DIKSIA.COM - JAKARTA, Mantan Pejabat Pembuat Komitmen (PPK) Sekretariat Jenderal Kementerian Dalam Negeri (Kemendagri), Dudy Jocom didakwa melakukan tindak pidana korupsi terkait pembangunan Institut Pemerintahan Dalam Negeri (IPDN). Bangunan.
Tuduhan dugaan korupsi terhadap Dudy terdiri atas pembangunan tiga gedung IPDN, yakni di Kabupaten Rokan Hilir, Provinsi Riau, Kabupaten Minahasa, Provinsi Sulawesi Utara, dan Kabupaten Agam, Provinsi Sumatera Barat.
Dari ketiga proyek tersebut, Dudy mendapatkan “fee” yang berbeda-beda.
Dalam proyek Gedung IPDN Rokan Hilir, ia menerima 5 persen dari nilai kontrak, yakni Rp. 4,4 miliar. Dia menyebut uang ini sebagai “arranger fee” dari mitra proyek.
“Tergugat meminta realisasi Arranger Fee sebesar 6 persen dari nilai kontrak. Atas permintaan tersebut, Budi Rahmat Kurniawan (General Manager Divisi Gedung PT Hutama Karya) meminta agar Tergugat menurunkan Arranger Fee menjadi 2% dari nilai kontrak, namun Tergugat tidak menyetujui hal tersebut hingga akhirnya disepakati nilai Arranger Fee sebesar 5% dari nilai kontrak atau Rp4.498.678.412,” ujar jaksa KPK dalam persidangan di Pengadilan Tipikor pada Pengadilan Negeri Jakarta Pusat, Senin (31/7/2023).
Dari tindak korupsi dalam proyek ini, negara diperkirakan dirugikan hingga Rp 22,1 miliar.

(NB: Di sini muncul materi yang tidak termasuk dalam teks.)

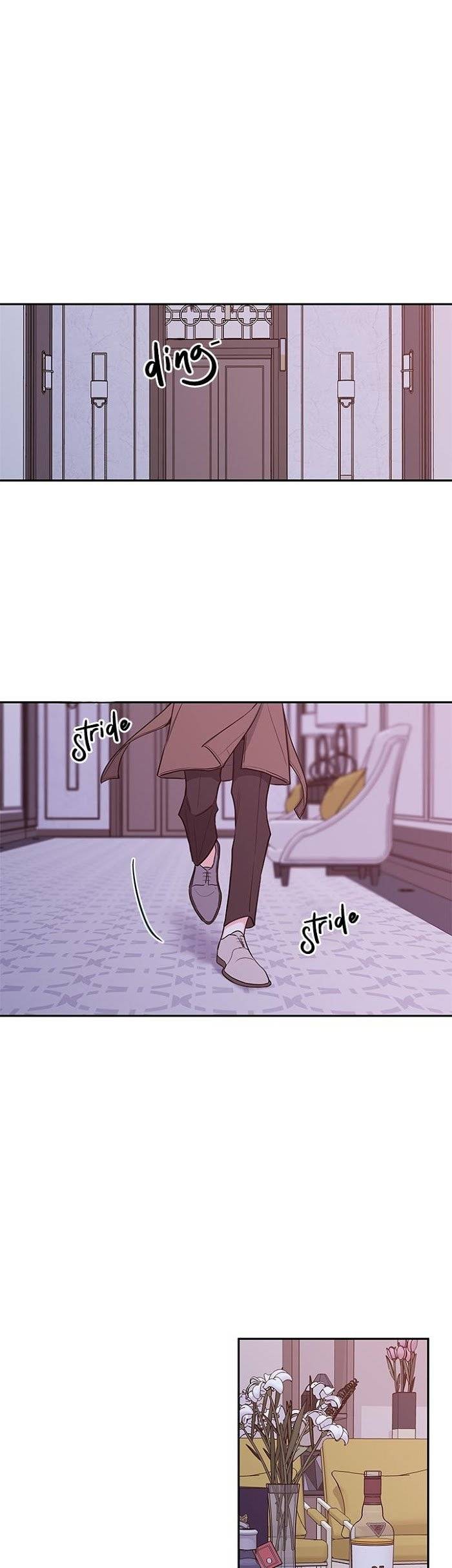 Ks-Secret-By-Morak-Part-2-Eng chapter_024 thumbnail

Kemudian selama pembangunan Gedung IPDN Minahasa, Dudy ditugasi memungut “commitment fee” dari mitra proyek.
Untuk memenuhi permintaan komitmen fee, mitra juga melakukan markup atau inflasi harga sebesar Rp13,4 miliar.

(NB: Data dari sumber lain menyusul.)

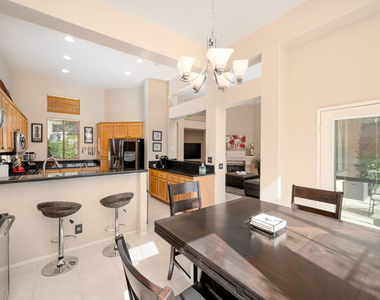 29756 Sandy Court - Photo Thumbnail 15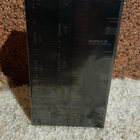 Духи Escentric 01 от Escentric Molecules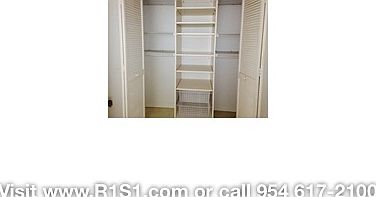 2nd image of 12510 NW 10th Pl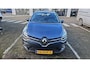 Renault Clio Estate Energy TCe 90 Zen | Navigatie | Airco |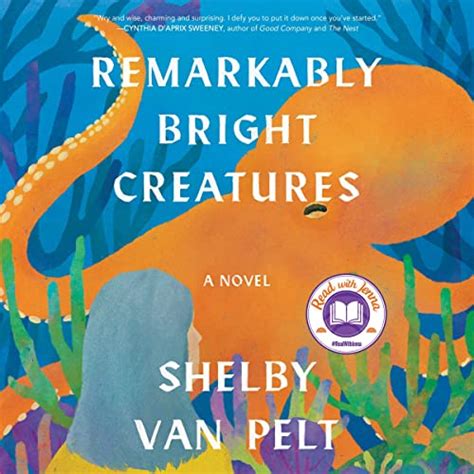 Shelby Van Pelt – Audio Books, Best Sellers, Author Bio | Audible.com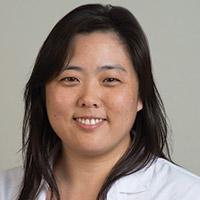 Joyce Matsumoto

Dari aksi tersebut, negara ditaksir dirugikan Rp 19,7 miliar.
“Akibat perbuatan Terdakwa bersama Dono Purwoko (Senior Manager Marketing Divisi Gedung PT Hutama Karya) ini mengakibatkan kerugian keuangan negara sebesar Rp 19.749.384.767,24,” kata JPU.
Adapun untuk pembangunan Gedung IPDN Gowa, Dudy dijerat dengan “fee” sebesar Rp 500 juta.
Uang itu ia peroleh dari rekanan, yakni PT Waskita Karya, dengan cara mendatangkan subkontraktor fiktif.
“Atas permintaan uang Terdakwa, Tukijo (Kepala Gedung Unit 2) menyiapkan uang sebesar Rp 500.000.000,- yang bersumber dari pengembalian uang subkontrak fiktif dari PT Cahaya Teknindo Majumandiri sekitar bulan Desember 2011 atau Januari 2012,” ungkap sang jaksa.